A year or two ago some stores began forbidding their employees to say “Merry Christmas” lest it offend non-Christians. That led to a backlash by Christians toward those who would take Christ out of Christmas and transform it into a generic winter holiday.
While I do agree that that forbidding employees to say “Merry Christmas” is going ridiculously too far (that was one thing I hated about working in retail sales: everything from how you answered the phone to how you dealt with customers had to follow a prescribed script, though general conversation was also encouraged) and I do believe there is a general secularization of American society away from it Biblical roots, and I grieve that, on the other hand not every person who says “Happy Holidays” is a rabid politically correct anti-Christian.
Some might not mean anything amiss by it. I’ve said or written “Happy Holidays” for years. It started when I first began signing Christmas cards “Merry Christmas and a Happy New Year,” got weary halfway through, and changed to “Happy Holidays” or “Season’s Greetings.”
Some just might want to include the other holidays, like Hanukkah, celebrated this time of year in their well-wishing.
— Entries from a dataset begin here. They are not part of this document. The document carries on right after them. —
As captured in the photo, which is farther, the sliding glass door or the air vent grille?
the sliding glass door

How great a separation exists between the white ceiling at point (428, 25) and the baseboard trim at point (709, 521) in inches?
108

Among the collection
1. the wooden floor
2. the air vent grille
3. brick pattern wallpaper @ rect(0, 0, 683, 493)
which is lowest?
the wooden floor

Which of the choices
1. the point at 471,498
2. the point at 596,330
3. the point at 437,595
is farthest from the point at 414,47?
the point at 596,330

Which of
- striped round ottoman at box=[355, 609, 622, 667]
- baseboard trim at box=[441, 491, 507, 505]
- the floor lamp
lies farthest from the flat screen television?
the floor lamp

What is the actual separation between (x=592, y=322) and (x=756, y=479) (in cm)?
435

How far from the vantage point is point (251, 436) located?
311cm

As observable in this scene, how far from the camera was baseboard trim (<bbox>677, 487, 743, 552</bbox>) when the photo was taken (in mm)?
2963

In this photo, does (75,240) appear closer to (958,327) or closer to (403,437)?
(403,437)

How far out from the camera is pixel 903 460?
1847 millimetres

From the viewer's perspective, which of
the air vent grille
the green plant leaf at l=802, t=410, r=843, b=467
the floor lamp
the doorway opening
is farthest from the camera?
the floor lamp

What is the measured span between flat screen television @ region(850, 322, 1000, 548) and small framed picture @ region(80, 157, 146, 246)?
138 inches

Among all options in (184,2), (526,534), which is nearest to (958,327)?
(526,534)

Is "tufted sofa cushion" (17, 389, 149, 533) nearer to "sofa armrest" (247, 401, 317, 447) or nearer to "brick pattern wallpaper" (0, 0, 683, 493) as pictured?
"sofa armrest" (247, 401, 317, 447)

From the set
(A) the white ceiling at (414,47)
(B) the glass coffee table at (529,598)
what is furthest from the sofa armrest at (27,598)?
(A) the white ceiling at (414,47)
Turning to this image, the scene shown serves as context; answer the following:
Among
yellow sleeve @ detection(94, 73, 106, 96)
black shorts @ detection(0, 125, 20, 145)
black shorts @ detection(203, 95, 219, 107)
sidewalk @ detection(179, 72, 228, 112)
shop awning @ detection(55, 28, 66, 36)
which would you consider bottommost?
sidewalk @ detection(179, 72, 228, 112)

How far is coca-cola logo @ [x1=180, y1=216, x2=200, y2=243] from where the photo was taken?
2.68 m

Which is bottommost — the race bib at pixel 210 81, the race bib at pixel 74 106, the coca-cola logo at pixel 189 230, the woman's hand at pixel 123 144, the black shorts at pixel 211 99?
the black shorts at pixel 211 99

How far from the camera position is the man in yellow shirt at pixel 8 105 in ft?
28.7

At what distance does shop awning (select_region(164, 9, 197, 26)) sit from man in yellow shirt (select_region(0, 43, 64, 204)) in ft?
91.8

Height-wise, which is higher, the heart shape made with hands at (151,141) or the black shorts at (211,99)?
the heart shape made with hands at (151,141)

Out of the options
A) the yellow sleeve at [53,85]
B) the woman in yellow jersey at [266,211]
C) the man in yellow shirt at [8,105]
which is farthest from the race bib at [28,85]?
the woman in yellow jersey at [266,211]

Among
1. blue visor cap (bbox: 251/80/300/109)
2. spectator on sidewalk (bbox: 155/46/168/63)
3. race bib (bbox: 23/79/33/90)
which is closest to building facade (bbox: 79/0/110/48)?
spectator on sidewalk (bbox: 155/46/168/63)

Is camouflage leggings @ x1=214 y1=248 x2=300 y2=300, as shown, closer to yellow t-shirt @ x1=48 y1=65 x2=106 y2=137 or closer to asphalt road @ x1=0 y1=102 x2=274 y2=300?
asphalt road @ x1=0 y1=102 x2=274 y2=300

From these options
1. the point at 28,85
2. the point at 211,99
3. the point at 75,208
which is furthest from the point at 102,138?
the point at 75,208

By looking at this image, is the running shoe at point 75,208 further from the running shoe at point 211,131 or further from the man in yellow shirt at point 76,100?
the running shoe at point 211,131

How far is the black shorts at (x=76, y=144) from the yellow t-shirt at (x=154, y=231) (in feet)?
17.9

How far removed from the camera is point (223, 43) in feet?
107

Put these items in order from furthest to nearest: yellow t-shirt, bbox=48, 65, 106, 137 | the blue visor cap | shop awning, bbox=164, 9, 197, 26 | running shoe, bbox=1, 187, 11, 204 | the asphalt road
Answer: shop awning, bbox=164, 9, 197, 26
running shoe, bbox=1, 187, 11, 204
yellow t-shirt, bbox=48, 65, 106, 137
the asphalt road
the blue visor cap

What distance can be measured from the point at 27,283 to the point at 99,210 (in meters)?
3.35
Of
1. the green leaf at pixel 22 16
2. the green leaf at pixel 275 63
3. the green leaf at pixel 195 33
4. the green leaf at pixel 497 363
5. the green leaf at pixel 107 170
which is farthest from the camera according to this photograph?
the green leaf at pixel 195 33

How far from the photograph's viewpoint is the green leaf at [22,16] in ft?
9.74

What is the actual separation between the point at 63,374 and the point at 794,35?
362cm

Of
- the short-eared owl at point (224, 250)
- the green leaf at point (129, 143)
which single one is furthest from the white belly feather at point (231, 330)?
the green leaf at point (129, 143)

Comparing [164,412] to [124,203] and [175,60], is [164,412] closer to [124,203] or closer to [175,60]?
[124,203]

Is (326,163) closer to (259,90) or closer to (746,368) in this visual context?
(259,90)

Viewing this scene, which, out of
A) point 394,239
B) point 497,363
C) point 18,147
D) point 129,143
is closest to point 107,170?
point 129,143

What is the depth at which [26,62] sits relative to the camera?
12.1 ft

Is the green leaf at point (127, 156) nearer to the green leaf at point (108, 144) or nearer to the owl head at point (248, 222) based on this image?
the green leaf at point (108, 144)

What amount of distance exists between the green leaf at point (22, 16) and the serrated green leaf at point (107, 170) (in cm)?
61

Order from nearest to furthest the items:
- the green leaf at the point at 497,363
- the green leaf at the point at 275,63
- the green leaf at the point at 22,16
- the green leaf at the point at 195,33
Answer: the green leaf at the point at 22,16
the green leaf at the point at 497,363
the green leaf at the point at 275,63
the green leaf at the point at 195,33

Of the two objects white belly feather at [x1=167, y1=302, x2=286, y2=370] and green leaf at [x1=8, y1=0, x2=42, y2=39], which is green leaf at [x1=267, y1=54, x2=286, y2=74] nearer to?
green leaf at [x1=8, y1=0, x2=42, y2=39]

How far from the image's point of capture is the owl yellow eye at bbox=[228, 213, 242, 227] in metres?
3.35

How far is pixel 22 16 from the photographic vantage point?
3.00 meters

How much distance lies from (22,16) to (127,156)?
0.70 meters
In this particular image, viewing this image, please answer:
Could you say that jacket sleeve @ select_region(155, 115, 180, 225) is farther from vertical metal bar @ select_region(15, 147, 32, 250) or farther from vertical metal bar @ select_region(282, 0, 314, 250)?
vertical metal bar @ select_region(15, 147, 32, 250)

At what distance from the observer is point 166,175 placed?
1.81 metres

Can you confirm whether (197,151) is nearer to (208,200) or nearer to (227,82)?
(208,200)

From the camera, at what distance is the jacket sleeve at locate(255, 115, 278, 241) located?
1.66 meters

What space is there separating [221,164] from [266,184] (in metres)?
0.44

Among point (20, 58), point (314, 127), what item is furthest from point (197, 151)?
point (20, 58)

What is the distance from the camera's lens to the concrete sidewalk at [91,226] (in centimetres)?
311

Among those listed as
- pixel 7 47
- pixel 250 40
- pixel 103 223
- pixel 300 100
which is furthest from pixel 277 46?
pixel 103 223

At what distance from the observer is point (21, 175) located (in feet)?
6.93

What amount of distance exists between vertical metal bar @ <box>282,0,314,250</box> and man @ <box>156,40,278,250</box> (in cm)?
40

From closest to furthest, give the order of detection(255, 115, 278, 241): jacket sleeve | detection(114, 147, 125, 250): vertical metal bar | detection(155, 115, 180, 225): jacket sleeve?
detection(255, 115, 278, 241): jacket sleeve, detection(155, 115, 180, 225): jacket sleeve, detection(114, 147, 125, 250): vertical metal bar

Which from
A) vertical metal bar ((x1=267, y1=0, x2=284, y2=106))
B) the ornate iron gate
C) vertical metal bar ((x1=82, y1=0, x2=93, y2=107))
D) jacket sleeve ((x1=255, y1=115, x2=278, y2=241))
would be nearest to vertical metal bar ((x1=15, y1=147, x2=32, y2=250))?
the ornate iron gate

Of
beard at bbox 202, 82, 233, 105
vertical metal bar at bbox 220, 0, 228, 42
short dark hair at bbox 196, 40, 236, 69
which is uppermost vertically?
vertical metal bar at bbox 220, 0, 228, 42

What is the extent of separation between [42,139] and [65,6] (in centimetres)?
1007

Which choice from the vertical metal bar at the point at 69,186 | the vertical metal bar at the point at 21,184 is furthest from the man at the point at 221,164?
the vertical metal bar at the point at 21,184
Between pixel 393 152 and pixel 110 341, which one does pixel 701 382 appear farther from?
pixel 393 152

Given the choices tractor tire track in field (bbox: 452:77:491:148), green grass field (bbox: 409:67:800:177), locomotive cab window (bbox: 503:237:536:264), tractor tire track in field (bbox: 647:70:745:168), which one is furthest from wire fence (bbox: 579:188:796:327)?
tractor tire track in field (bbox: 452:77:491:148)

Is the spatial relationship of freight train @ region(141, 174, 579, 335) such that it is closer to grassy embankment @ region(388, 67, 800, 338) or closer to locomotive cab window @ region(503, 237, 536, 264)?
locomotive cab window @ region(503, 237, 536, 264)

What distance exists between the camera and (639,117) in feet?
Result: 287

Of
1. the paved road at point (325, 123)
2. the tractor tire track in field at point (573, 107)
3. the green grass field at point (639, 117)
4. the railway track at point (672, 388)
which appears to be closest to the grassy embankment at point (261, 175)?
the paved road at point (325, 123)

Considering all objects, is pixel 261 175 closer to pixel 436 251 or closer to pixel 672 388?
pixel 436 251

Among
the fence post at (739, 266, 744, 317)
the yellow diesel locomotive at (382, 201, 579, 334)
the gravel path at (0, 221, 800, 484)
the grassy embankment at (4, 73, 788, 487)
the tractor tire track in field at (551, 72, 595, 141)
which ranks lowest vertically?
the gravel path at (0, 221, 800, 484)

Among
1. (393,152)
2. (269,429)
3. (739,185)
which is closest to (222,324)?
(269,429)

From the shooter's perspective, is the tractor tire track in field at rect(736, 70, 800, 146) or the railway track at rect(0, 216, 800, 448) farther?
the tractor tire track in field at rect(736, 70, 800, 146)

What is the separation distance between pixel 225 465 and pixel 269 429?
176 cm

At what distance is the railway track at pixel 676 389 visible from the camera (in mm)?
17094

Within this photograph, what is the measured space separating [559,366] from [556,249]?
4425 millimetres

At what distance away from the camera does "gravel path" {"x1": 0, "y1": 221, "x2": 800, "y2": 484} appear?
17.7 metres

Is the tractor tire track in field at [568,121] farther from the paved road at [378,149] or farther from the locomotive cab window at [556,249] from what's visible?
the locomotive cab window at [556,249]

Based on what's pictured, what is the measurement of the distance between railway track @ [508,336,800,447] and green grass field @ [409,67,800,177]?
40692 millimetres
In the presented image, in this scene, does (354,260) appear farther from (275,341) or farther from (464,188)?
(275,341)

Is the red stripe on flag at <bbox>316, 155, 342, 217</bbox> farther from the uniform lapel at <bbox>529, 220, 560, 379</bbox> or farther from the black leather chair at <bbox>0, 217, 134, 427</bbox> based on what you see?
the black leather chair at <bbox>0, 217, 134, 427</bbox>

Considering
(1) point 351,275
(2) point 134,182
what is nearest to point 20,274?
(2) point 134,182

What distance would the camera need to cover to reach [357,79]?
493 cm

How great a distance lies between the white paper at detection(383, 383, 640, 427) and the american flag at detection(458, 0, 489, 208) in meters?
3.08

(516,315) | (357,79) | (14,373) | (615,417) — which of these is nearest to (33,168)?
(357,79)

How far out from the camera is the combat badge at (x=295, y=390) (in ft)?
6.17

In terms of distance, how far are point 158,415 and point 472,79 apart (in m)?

And even if a “Happy Holiday” wisher is a rabid politically correct anti-Christian….what good does a snarky chip-on-the-shoulder response do? Unfortunately I have heard and read such responses this season. We need to remember to “Walk in wisdom toward them that are without, redeeming the time. Let your speech be always with grace, seasoned with salt, that ye may know how ye ought to answer every man” (Colossians 4:5). Salt — truth — yes, but with grace.